Heureusement, tout cela n'est qu'apparence. Avant même qu'on ne saisisse la puissante construction dramatique qui organise cette brillante saison, le jeu d'Ellie Kemper invite à la prudence. Kimmy Schmidt est une héroïne qui sourit. Pas une héroïne qui sourit ponctuellement comme toutes les autres, mais qui sourit en permanence, tout le temps, même face au plus abject des comportements. Ce n'est pas le sourire de l'euphorie que je décrivais plus haut, ni même la marque d'un optimisme nécessaire pour survivre dans la jungle new-yorkaise ; au contraire, Kimmy Schmidt sourit parce qu'elle veut oublier son passé, ses erreurs, son manque de jugement, l'immaîtrise de ses sentiments. Dès l'épisode 4, on apprend qu'elle a des "rides de cris" sur son visage, comme celui-ci s'était figé dans la douleur et la colère, comme si ce sourire n'était autre que le stigmate de ses plus sombres pensées. A force de sourire, Kimmy ne trompe plus personne : ce n'est pas le personnage parfait et engagé de la bande-annonce ou du pilote, mais bien quelqu'un de blessé par ses années d'endoctrinement, pendant lesquelles elle n'a cessé de douter de ses propres convictions. La première saison d'Unbreakable Kimmy Schmidt ne raconte pas comment une telle héroïne gagne en confiance et finit par trouver sa place dans le monde, mais fait bien le récit de la déconstruction lente et inévitable de cette même confiance.

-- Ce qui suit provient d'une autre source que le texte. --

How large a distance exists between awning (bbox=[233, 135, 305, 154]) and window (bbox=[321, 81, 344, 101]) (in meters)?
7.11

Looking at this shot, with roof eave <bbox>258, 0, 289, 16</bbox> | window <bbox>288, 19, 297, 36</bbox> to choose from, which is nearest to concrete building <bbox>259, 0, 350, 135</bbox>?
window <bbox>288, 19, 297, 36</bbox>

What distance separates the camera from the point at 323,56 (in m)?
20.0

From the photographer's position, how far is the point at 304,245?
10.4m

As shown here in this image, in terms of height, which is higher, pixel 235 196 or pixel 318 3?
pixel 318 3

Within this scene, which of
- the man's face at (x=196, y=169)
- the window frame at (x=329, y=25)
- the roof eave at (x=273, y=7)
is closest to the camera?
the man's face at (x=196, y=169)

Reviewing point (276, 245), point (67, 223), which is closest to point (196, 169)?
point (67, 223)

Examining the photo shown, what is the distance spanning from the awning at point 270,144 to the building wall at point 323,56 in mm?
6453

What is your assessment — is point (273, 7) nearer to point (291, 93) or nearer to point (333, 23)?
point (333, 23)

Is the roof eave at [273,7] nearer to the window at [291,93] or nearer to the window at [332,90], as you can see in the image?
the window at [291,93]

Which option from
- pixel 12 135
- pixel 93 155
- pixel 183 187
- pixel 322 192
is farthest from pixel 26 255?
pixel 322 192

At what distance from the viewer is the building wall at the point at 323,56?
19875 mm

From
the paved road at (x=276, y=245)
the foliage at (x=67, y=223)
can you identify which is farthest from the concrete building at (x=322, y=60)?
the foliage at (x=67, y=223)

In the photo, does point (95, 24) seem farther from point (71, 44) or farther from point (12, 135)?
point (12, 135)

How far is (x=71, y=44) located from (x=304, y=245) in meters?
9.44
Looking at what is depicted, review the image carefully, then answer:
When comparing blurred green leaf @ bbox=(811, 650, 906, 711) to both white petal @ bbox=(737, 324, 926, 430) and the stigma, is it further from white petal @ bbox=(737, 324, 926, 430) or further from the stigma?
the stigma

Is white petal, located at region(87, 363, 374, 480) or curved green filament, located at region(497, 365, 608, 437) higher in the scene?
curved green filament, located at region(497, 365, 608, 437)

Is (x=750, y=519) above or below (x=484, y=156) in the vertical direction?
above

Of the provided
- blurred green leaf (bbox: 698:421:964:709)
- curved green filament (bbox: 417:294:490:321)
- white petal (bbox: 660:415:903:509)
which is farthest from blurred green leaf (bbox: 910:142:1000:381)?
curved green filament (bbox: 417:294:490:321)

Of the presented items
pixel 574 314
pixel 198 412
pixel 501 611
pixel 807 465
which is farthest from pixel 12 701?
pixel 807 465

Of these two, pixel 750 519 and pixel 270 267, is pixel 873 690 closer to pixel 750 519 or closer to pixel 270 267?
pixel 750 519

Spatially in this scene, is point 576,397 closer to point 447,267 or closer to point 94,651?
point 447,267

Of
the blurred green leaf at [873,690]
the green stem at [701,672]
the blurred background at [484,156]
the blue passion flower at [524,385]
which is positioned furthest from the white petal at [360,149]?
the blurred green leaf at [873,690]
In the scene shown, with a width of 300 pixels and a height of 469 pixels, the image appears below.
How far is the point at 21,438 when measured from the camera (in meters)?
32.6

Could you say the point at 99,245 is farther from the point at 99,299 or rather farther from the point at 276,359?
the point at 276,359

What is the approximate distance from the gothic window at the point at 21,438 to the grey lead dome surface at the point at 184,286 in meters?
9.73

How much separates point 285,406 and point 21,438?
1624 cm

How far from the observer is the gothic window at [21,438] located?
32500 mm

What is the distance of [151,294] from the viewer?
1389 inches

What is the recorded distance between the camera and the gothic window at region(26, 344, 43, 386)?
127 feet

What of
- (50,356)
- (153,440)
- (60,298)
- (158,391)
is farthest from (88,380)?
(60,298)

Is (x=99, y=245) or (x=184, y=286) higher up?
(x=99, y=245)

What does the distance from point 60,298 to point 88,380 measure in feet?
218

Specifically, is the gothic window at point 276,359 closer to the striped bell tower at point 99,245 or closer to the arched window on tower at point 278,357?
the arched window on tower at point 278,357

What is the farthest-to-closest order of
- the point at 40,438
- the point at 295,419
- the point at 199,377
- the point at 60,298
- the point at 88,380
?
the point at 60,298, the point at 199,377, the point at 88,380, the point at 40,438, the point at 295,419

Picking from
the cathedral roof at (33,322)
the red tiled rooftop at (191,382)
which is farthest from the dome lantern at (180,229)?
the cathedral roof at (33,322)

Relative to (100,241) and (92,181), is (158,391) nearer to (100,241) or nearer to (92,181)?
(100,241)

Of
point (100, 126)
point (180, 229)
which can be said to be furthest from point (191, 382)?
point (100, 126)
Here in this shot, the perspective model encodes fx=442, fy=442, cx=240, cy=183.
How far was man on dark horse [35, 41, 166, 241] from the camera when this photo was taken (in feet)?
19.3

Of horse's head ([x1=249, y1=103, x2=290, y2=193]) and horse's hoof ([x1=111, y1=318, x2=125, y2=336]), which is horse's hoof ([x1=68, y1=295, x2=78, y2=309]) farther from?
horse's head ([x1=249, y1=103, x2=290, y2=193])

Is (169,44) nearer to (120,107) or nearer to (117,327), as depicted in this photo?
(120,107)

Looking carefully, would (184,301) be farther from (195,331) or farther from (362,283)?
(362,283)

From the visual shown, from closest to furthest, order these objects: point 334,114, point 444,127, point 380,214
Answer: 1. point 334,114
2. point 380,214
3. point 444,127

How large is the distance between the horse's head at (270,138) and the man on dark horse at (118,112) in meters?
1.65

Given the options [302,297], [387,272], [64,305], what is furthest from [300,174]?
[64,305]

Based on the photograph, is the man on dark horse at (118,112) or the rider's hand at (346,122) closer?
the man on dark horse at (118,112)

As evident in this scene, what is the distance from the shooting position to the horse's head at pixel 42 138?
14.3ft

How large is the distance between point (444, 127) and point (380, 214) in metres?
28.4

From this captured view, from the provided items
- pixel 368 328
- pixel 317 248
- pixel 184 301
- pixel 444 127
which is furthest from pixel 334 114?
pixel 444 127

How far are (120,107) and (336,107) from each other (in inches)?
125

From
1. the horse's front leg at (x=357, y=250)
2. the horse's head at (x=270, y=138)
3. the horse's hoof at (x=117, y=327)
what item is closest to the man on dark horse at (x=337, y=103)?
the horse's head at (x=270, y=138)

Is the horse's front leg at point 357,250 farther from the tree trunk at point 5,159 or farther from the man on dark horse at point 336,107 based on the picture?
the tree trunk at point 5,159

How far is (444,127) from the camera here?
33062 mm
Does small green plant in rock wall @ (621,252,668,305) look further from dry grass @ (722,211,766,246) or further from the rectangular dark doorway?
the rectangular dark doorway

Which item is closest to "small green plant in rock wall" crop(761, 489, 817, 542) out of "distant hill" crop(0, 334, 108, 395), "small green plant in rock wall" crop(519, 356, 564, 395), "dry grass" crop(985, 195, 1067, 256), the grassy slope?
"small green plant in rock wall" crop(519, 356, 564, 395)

(Avertissement pour les plus frileux des spoilers : je révèle dans le paragraphe suivant un élément de l'intrigue, mais que je n'appelle pas spoiler en ce qu'il ne vous gâchera pas la scène en question)

Le moment de bascule survient à la fin de l'épisode 5 : Kimmy se cherche une vocation, et décide de s'inscrire dans un lycée pour acquérir l'enseignement qu'elle n'a jamais eu. Ceci étant fait, elle se tourne vers la caméra et lève le poing en l'air sur le célèbre "Don't You Forget About Me" de Simple Minds, s'exclamant : "Fin de Breakfast Club !", en référence au film de John Hughes. Le symbole est puissant : pour ceux qui ne connaîtraient pas le film, il y est question d'une jeunesse volée, désabusée, qui cherche sa place dans le chaos laissé par les adultes et qui combat l'immobilisme, ce qui par analogie renvoie à nouveau au féminisme et à l'idée d'une femme s'opposant à des logiques patriarcales persistantes. Mais très vite, la musique s'arrête et Kimmy reste figée dans le silence. Le symbole ne fait pas sens. Il est référencé, donc forcé, dégradé, purement démonstratif. "Je suis au courant" répond un personnage à l'arrière-plan, car oui, Kimmy entre en scène alors que son combat est déjà connu, que le féminisme a déjà pris son essor et a même perdu de sa pureté tant il a été malmené et détourné.

(Fin du faux-spoiler)

Après cette scène, la série n'a plus la même saveur : Kimmy n'est pas une nouvelle féministe nécessaire au monde contemporain pour mettre celui-ci face à son absurdité (brillants jeux de détournement du langage dans le problème qu'a Kimmy à s'actualiser au parlé de 2015, à apprécier en VO), mais elle est une féministe qui découvre le retard et l'ambiguïté de ses propres convictions. Fey et son équipe vont même plus loin puisqu'en fin de saison, ce sont ces mêmes convictions qui perdront le personnage et qui amèneront un dernier plan amer et sublime, conclusion terrible d'un dernier mouvement narratif où surgit le Némésis de Kimmy pour mieux achever son aveuglément. Le "méchant" en question provoque d'ailleurs un trouble rarement vu dans une comédie, un malaise profond dont l'auteur n'est autre qu'un grand acteur qui vient justement d'une série qui ne parle que d'illusions ; je vous en laisse la surprise.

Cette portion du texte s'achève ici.